Türkiye’de hukukun altüst oluşuna yanıt için Halit Çelenk gibi “devrimci duruş” insanlarının yol gösterici olacağı açık.

Bu yol göstericiliğin, Halit Çelenk kimliğinde toplanan birçok nedeni var.

Birincisi, O bir hukuk insanı. Kendi sözleriyle, “yasa adamı” değil, “hukuk adamı”. Çünkü “hukuk adamı yasaların da üstünde olan hukuka bağlı adamdır. Yasalar toplumun ekonomik ve sosyal gelişmesini engelliyorsa, köstekliyorsa, belli bir sınıfa hizmet ediyorsa, yasa adamı da bu çıkarlara hizmet ediyor demektir.
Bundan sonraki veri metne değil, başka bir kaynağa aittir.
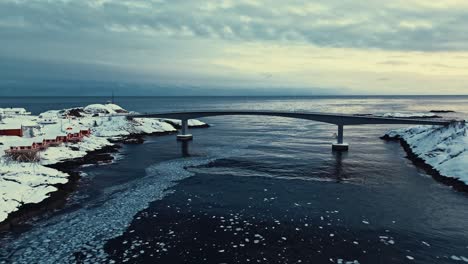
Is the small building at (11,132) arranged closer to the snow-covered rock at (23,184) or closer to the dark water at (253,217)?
the snow-covered rock at (23,184)

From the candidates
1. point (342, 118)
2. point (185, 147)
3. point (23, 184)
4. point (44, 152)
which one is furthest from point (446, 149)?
point (44, 152)

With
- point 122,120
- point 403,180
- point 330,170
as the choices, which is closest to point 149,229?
point 330,170

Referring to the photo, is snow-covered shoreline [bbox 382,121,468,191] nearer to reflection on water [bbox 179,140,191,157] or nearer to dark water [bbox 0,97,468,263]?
dark water [bbox 0,97,468,263]

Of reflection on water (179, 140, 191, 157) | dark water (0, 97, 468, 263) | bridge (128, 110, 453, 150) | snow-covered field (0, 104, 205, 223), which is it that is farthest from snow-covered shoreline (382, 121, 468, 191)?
snow-covered field (0, 104, 205, 223)

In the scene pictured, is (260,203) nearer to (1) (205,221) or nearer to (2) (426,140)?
(1) (205,221)

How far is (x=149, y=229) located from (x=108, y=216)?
16.9 ft

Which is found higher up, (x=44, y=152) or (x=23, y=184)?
(x=44, y=152)

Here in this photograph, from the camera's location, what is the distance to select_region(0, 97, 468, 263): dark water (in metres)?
23.1

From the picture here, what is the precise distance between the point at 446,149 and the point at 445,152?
89 cm

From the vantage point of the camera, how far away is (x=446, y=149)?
Answer: 2071 inches

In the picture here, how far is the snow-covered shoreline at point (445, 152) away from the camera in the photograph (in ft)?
139

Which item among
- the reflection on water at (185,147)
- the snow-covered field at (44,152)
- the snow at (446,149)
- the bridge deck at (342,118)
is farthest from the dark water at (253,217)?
the bridge deck at (342,118)

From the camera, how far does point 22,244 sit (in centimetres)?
2433

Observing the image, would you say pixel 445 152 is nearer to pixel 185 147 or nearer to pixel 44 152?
pixel 185 147
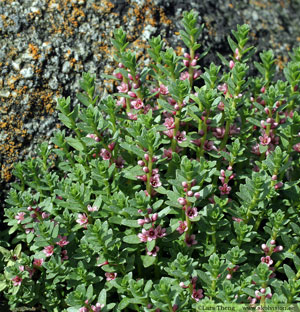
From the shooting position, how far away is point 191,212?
2.89 m

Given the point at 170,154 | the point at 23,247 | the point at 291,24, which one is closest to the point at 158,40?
the point at 170,154

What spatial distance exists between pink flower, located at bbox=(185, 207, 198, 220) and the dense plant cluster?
13 mm

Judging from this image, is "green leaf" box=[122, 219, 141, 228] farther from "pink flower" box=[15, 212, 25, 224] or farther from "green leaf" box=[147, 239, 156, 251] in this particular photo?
"pink flower" box=[15, 212, 25, 224]

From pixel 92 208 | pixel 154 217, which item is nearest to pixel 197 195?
pixel 154 217

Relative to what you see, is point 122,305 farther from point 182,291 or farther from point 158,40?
point 158,40

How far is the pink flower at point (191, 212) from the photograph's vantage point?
111 inches

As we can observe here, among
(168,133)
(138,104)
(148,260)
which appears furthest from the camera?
(138,104)

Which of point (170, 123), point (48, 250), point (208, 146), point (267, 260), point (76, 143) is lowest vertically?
point (267, 260)

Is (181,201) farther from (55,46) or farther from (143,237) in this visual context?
(55,46)

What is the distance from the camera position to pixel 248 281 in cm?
280

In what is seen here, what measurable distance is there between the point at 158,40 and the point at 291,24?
254cm

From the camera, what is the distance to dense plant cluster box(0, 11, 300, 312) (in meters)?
2.75

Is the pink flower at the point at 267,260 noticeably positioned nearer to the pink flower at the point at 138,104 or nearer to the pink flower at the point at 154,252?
the pink flower at the point at 154,252

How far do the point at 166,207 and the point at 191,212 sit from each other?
0.26 meters
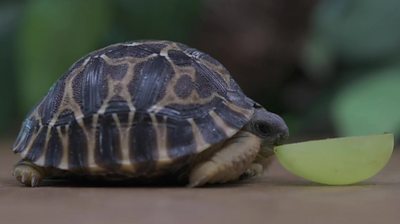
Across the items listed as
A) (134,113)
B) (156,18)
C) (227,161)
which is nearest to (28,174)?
(134,113)

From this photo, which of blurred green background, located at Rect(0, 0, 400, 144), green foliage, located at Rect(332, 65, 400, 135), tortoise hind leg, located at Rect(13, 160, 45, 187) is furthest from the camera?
blurred green background, located at Rect(0, 0, 400, 144)

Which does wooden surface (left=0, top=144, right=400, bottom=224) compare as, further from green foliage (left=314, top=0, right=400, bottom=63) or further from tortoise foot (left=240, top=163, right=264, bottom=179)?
green foliage (left=314, top=0, right=400, bottom=63)

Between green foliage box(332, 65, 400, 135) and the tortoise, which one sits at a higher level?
the tortoise

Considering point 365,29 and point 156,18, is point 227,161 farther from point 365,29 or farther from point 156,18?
point 156,18

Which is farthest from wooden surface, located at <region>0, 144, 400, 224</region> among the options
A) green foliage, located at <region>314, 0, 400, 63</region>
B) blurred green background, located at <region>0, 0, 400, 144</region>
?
green foliage, located at <region>314, 0, 400, 63</region>

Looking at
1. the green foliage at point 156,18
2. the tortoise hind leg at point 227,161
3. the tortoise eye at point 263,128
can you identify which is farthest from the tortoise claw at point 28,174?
the green foliage at point 156,18
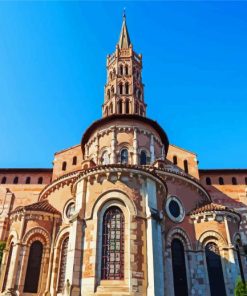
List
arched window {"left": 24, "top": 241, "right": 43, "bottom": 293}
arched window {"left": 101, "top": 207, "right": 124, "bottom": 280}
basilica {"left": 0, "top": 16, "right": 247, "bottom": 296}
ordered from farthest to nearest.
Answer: arched window {"left": 24, "top": 241, "right": 43, "bottom": 293} < basilica {"left": 0, "top": 16, "right": 247, "bottom": 296} < arched window {"left": 101, "top": 207, "right": 124, "bottom": 280}

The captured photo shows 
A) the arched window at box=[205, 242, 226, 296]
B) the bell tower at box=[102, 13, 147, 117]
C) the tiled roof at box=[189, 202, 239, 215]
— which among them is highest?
the bell tower at box=[102, 13, 147, 117]

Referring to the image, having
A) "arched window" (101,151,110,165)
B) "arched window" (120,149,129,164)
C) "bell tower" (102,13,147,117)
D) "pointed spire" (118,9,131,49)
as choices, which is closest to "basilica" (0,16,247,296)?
"arched window" (120,149,129,164)

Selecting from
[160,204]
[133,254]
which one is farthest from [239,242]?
[133,254]

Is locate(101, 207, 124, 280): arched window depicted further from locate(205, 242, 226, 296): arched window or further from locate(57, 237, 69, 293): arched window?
locate(205, 242, 226, 296): arched window

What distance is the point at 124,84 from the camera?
37719mm

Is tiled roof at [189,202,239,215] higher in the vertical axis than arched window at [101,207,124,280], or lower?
higher

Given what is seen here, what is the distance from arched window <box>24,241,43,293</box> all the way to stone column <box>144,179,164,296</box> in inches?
379

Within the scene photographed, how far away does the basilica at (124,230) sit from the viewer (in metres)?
17.2

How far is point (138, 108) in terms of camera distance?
36.2 metres

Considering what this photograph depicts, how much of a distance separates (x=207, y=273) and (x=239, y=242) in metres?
3.93

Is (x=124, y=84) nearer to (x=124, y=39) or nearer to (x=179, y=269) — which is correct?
(x=124, y=39)

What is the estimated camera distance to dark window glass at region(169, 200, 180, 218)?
954 inches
Hukuk adamının tutumu bundan farklıdır. O, yasaların, kimin hangi sınıfın çıkarına hizmet ettiğini saptayacak ve ona göre tavır takınacaktır”.

İkincisi, O bir siyasetçi. Hem öyle dışarıdan bakıp cafcaflı sözler edenlerden değil. Fiilen siyasetin içinde ve devrimci... Devrimcilerin ödünsüz savunmanlığını yaparken de sanık sandalyesinde otururken de devrimci, sosyalizmin bilgesi.

Üçüncüsü, O bir araştırmacı yazar. Hukuk ve siyaset alanında aktif yer alırken yaşadıklarını ve düşüncelerini korkusuzca kaleme döken, üreten, düşündüren ve yazdıran bir öğretmen.

Dördüncüsü, O bir örgüt insanı. İnsanın, siyaseti örgütle yapacağına, örgütle güçleneceğine, örgütle hedefine ulaşacağına inanan örgütçü. TİP’in ve birçok demokratik kitle örgütünün üyesi, yöneticisi ya da kurucusu…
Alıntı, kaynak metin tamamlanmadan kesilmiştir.